_PASSAGE SHOWN_
Reviewed by Patrick Ainley
‘Citizen Marx said there was a peculiar difficulty connected with this question [of education]. On the one hand a change of social circumstances was required to establish a proper system of education, on the other hand a proper system of education was required to bring about a change of social circumstances; we must therefore commence where we were.’ (CW21: 398) Where we are in England following the government’s reception of the Browne Review is at the end, not only of higher education as it has developed since Robbins but – more broadly – of a whole phase of policy intended to change society through education.

_Records of spatial reasoning questions_

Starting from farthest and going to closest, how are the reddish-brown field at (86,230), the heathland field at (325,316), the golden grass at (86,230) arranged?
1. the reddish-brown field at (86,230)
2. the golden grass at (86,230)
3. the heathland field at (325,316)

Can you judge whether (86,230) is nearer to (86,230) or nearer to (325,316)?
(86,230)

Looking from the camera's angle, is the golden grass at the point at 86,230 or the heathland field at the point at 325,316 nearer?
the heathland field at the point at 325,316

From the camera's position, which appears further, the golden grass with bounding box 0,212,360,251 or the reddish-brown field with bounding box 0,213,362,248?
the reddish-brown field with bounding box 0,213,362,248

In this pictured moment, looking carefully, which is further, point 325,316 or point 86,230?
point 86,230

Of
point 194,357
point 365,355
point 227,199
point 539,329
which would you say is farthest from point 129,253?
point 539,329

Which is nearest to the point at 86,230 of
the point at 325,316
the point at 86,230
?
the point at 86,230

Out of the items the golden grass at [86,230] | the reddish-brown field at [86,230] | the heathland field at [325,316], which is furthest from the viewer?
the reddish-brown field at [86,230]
* * *
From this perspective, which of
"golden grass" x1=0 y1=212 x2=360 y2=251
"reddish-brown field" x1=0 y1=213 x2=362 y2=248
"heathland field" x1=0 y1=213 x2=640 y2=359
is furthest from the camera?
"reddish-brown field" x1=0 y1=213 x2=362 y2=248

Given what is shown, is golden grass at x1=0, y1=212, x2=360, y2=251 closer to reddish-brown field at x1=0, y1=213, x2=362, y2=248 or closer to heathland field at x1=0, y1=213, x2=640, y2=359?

_CHALLENGES_
1. Copy out the entries, unchanged, from the line with "Starting from farthest" up to and including the line with "3. the heathland field at (325,316)".
2. Pick up the review about education and social change where it stops, and keep writing it.

_FINAL RESULTS_
1.
Starting from farthest and going to closest, how are the reddish-brown field at (86,230), the heathland field at (325,316), the golden grass at (86,230) arranged?
1. the reddish-brown field at (86,230)
2. the golden grass at (86,230)
3. the heathland field at (325,316)

2.
For, if carried into legislation, the Coalition Government’s proposals will close a phase of progressive reform that began with Robbins’ repudiation of a limited and fixed ‘pool of ability’, opening Higher Education (HE) to all those ‘qualified by aptitude and ability’. This was complemented two years later by the official introduction of comprehensive schools from 1965. These freed primary schools for child-centred education and paved the way for expansion of further and higher education, including the polytechnic experiment. Unlike 11+ selection, which became a thing of the past in 80 per cent of English secondary schools and more in Scotland and Wales, reforming education at all levels no longer aimed to reinforce existing social hierarchies but sought to break down class divisions by opening equal opportunities for all. The logic of comprehensive reform carried forward to inclusion of children with special needs, a common exam at 16 and a National Curriculum sold to teachers as a universal entitlement, as well as more recent widening participation in HE to nearly half of 18-30 year olds. Now these efforts are to be abandoned as education returns to shoring up existing privilege.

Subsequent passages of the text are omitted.